#### REQUIRED ACTIONS:
a - Update the blog introduction between "I’m starting off" and "hear from you.", inclusive, changing "mailbox" to "inbox".
b - Condense the blog introduction's paragraph that begins "Holy Cow! gets a lot of emails" into a shorter version that keeps its main facts.

#### DOCUMENT PASSAGE:

·····

You Asked For It: Peeling Winter Squash, Making Soymilk, And More

‘You Asked For It’ is a new occasional feature here at Holy Cow! where I will answer readers’ queries about cooking, vegan cooking, transitioning to veganism, vegan substitutes, animals, or just about anything you care to ask me (nicely, of course).

Holy Cow! gets a lot of emails from readers and for a while now I’ve felt that my responses would be helpful or at least interesting to nearly everyone who visits Holy Cow! Many of these questions are on topics I’ve already been through in my various posts, but there are more than 400 posts on this blog now and I do understand you can’t dig through each and every one to get to the information you are looking for.

I’m starting off with four of the most recent questions in my mailbox. If you have any, feel free to email me at And if you have better answers than the ones I’ve got for any of the queries, or just want to add your two beans, don’t hold back– I want to hear from you.

Do you have any tips for peeling hard-skinned winter squash?

·····

#### SOURCE DATA:
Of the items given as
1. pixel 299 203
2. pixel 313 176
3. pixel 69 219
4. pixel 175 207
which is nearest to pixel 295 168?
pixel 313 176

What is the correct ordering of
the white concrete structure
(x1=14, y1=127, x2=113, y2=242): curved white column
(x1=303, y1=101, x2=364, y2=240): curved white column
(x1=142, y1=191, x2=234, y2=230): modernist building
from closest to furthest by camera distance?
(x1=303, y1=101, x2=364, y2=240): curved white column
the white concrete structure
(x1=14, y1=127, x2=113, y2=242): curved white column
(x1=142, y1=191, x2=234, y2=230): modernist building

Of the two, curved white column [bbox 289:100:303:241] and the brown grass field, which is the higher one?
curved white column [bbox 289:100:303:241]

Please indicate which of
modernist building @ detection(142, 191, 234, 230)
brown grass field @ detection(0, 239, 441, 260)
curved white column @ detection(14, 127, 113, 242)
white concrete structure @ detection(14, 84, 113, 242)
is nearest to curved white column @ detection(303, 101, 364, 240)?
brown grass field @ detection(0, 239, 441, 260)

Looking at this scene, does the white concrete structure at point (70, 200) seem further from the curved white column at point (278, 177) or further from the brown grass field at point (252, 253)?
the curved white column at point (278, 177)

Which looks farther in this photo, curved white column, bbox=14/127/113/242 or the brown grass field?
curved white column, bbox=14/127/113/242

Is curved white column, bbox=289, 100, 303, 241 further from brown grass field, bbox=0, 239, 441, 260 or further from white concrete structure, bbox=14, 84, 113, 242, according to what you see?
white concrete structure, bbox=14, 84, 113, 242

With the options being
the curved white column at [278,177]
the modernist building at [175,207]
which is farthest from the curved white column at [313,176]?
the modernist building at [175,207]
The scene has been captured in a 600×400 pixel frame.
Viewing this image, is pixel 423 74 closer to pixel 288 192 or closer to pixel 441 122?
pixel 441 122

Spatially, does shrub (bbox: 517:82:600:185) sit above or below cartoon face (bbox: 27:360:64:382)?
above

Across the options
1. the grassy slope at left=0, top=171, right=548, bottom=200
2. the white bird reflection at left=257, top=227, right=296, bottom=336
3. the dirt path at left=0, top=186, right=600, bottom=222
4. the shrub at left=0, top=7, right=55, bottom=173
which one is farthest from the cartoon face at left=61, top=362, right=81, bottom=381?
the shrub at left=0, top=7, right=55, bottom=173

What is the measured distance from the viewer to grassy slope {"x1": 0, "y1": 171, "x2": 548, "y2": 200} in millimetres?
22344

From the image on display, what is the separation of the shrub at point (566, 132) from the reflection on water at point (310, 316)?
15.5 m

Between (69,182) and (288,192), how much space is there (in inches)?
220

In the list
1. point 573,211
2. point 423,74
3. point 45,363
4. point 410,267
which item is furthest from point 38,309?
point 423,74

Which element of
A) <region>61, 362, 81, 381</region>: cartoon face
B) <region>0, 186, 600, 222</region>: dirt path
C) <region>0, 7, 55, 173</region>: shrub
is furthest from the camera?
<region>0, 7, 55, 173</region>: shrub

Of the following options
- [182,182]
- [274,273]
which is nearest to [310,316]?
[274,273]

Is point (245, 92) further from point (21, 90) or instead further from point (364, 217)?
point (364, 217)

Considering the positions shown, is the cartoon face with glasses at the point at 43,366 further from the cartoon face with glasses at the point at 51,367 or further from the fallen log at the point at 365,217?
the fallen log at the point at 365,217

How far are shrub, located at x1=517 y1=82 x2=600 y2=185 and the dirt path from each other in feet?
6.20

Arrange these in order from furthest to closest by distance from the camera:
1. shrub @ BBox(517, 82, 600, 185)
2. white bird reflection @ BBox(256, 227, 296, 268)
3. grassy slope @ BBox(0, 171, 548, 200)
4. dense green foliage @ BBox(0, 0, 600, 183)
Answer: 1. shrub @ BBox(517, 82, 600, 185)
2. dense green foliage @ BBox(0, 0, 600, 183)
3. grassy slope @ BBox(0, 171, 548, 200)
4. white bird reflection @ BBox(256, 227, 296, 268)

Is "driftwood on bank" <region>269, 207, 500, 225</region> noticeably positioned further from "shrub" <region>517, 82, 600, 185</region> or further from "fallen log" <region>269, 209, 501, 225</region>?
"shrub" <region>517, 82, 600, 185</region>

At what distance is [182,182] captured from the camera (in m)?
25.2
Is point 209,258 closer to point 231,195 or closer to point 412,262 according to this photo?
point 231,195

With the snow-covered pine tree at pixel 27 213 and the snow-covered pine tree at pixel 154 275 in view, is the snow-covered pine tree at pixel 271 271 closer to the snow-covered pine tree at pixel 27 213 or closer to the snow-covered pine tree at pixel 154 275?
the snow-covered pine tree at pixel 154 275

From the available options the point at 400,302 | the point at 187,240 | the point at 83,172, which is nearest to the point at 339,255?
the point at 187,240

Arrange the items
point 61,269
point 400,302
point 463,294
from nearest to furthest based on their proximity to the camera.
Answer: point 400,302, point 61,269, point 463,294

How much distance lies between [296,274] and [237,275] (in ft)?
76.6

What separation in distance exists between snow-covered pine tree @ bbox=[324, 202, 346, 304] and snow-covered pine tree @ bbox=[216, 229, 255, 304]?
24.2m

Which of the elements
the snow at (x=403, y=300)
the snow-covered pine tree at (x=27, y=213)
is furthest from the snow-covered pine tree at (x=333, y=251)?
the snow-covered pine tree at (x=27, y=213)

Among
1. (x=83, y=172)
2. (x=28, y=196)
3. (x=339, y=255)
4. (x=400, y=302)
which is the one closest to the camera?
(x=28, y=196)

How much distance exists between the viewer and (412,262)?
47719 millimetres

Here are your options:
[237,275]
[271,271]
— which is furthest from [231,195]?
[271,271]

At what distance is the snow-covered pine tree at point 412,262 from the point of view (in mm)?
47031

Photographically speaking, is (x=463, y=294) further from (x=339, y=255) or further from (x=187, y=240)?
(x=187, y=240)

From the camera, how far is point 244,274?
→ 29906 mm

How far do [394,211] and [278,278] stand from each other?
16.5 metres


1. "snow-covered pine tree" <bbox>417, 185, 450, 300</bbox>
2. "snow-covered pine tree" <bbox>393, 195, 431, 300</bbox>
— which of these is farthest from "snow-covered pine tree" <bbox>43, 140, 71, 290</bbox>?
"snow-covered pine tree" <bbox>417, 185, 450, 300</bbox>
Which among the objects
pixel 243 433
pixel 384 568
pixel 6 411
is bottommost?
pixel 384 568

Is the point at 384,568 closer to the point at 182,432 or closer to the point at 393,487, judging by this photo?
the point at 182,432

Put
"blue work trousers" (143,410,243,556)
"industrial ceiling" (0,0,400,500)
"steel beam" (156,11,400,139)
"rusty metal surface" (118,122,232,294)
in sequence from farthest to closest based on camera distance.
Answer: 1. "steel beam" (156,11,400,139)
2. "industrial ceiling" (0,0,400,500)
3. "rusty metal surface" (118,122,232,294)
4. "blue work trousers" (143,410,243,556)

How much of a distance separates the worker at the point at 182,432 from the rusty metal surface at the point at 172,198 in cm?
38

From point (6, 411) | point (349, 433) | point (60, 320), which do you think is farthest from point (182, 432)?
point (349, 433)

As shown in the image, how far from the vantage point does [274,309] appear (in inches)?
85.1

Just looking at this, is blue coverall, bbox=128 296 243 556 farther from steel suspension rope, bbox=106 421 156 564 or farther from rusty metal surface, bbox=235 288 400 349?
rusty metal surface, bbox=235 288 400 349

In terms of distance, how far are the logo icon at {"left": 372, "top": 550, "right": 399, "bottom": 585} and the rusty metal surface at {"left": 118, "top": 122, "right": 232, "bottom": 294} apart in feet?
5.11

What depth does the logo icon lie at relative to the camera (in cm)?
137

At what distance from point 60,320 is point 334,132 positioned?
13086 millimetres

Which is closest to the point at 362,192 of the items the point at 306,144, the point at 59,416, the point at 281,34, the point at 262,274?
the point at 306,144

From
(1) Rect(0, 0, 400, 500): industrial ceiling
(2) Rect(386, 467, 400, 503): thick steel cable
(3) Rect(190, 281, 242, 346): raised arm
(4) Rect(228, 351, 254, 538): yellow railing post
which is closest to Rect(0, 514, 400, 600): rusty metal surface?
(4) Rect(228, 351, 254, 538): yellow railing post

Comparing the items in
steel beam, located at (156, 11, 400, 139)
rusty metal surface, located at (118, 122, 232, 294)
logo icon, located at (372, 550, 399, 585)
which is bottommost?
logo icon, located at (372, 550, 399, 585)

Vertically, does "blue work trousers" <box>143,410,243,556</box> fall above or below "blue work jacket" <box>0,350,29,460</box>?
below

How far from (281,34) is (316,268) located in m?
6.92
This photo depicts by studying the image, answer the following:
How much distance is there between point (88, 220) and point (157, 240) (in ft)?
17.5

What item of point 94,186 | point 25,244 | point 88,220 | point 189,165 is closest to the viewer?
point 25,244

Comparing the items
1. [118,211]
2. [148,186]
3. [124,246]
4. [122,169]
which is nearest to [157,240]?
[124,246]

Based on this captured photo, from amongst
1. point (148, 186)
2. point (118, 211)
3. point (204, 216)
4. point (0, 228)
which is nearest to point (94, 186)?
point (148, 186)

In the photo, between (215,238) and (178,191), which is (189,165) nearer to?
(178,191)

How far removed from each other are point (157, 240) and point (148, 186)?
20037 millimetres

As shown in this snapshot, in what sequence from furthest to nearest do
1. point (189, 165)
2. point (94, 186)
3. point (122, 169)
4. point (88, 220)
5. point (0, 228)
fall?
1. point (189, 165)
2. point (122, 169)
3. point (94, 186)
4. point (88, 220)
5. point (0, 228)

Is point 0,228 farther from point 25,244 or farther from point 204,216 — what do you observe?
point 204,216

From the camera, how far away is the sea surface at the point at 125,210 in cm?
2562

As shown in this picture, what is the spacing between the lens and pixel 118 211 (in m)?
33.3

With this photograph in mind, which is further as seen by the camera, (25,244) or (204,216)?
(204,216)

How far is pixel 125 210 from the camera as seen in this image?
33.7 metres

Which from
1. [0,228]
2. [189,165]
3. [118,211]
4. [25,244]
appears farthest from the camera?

·····

#### RESPONSES IN ORDER:
a -
I’m starting off with four of the most recent questions in my inbox. If you have any, feel free to email me at And if you have better answers than the ones I’ve got for any of the queries, or just want to add your two beans, don’t hold back– I want to hear from you.

b - Holy Cow! receives many reader emails, and the replies would likely help or interest nearly every visitor. Many of the questions cover topics already discussed in earlier posts. The blog now has more than 400 posts, though, so readers can't search through all of them to find what they need.